*** Text passage

Submitted by the Alzheimer’s Association
With more than 6 million Americans living with Alzheimer's disease today, researchers are working tirelessly to advance science that will lead to earlier detection, preventions and additional new treatments for Alzheimer’s and all dementia.
Recently, more than 10,000 researchers attended the Alzheimer’s Association International Conference (AAIC) 2022 both in person and virtually to share the latest in Alzheimer’s and dementia science. Highlights include:
√ Another reason to move your body. Results are in from the longest-ever clinical trial of exercise in older adults with mild memory problems. After 12 months of regular physical activity – aerobic exercise or stretching – study participants experienced no significant cognitive decline.
√ Junk food might be hurting our brains. Researchers studied more than 10,000 people over eight years and found that high consumption of ultra-processed foods led to a 28% faster decline in cognitive function.

******
*** Supplied material

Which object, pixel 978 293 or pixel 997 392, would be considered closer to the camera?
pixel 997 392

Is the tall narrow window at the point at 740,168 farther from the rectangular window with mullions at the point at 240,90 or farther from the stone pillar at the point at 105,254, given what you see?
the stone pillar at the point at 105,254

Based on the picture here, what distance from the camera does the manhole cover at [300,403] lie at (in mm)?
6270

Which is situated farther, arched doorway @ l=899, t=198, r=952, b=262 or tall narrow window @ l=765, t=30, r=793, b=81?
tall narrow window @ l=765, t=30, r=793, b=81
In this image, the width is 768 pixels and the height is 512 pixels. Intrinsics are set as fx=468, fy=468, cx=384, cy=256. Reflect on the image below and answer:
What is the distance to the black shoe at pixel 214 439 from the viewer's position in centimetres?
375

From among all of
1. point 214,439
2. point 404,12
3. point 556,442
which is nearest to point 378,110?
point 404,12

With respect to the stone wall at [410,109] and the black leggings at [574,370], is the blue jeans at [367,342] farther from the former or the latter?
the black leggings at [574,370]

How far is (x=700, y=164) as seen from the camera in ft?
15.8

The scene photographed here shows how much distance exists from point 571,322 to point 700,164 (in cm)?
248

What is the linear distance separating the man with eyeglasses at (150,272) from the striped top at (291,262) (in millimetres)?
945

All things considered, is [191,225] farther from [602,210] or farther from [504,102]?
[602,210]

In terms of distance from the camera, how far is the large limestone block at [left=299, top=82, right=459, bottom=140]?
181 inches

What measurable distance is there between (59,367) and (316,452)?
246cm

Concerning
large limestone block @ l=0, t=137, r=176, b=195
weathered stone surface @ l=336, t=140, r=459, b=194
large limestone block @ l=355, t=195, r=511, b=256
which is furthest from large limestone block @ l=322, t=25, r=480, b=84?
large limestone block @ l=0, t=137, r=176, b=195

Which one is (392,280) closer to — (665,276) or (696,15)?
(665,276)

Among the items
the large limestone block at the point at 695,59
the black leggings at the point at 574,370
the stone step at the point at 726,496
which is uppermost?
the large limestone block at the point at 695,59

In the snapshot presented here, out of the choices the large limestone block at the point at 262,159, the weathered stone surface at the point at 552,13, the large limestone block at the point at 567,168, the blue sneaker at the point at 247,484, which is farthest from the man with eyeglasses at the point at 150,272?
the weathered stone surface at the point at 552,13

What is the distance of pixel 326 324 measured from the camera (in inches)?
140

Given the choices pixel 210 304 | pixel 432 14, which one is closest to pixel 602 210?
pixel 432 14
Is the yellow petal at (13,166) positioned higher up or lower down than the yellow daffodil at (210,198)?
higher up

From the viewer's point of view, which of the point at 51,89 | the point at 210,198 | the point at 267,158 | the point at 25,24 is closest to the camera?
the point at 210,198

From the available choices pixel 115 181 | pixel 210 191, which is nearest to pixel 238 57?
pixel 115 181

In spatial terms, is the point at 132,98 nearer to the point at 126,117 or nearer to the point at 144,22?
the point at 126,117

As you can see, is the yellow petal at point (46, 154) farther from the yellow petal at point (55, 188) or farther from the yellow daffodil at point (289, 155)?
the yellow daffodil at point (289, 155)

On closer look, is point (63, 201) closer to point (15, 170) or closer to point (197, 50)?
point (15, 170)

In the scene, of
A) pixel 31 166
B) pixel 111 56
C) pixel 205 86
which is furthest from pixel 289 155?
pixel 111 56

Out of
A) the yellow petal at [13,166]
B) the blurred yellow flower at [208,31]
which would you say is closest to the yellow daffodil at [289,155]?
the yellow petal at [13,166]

******
*** Supplied material

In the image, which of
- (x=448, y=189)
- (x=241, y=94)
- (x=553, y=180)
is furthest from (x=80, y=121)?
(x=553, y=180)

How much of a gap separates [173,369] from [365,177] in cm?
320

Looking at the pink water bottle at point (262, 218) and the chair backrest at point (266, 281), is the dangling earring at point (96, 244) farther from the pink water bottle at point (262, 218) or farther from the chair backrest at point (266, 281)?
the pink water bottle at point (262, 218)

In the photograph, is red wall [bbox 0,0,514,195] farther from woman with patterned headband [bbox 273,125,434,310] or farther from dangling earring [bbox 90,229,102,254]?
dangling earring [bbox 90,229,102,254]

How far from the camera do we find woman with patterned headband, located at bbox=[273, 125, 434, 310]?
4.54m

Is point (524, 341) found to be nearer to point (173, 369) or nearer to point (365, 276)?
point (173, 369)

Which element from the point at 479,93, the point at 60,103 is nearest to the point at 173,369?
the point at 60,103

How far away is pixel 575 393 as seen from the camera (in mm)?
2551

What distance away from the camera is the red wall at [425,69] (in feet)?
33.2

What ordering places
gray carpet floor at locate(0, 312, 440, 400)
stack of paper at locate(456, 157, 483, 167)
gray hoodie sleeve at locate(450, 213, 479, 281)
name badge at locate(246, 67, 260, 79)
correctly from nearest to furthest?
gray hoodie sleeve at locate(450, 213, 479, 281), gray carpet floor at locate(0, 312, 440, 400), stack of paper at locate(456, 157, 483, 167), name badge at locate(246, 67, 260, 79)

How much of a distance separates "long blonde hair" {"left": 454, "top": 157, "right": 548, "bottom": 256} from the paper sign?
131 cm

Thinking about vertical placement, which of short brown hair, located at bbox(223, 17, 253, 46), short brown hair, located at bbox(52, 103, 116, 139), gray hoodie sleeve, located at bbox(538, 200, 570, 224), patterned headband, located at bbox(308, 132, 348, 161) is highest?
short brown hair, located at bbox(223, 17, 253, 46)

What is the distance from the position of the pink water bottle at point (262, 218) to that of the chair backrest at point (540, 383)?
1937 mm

******
*** Supplied material

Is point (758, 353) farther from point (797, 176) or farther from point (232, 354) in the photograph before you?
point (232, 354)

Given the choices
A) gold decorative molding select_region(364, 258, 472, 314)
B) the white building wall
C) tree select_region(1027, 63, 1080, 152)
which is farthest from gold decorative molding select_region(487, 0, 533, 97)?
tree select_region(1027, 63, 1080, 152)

******

◆ **Check your understanding**:
1. According to the text on Alzheimer's research, how much faster did cognitive function decline with high consumption of ultra-processed foods?
2. List every goal that the text on Alzheimer's research says researchers' work will lead to.
3. Write the next part of the text on Alzheimer's research, continuing on from its last sentence.
The dataset entries are separate material and are unrelated to the text on Alzheimer's research.

◆ **Answers given**:
1. It declined 28% faster.

2.
- Earlier detection
- Preventions
- Additional new treatments for Alzheimer's and all dementia

3.
√ Racism’s impact on memory. In a study of nearly 1,000 adults, exposure to interpersonal and institutional racism was associated with lower memory scores, especially among Black individuals.
√ More long-term impacts of COVID-19. Researchers found that loss of smell due to COVID-19 infection may be a better predictor of long-term cognitive and functional impairment than severity of the illness.
√ Earning less money may increase dementia risk. Compared with workers earning higher wages, sustained low-wage earners experienced significantly faster memory decline in older age.
“There is great progress in Alzheimer’s and dementia research,” said Jill Horner, executive director of the Western New York Chapter of the Alzheimer's Association. “This year at AAIC, we heard new ideas about what makes us at risk, as well as a diverse array of treatments and prevention methods for Alzheimer’s disease and all dementia. The work of the scientific community holds great promise for the future.”
The Alzheimer's Association is available with information and support for families as they navigate the disease and related research. For more information, visit alz.org or call the 24/7 helpline at 800-272-3900.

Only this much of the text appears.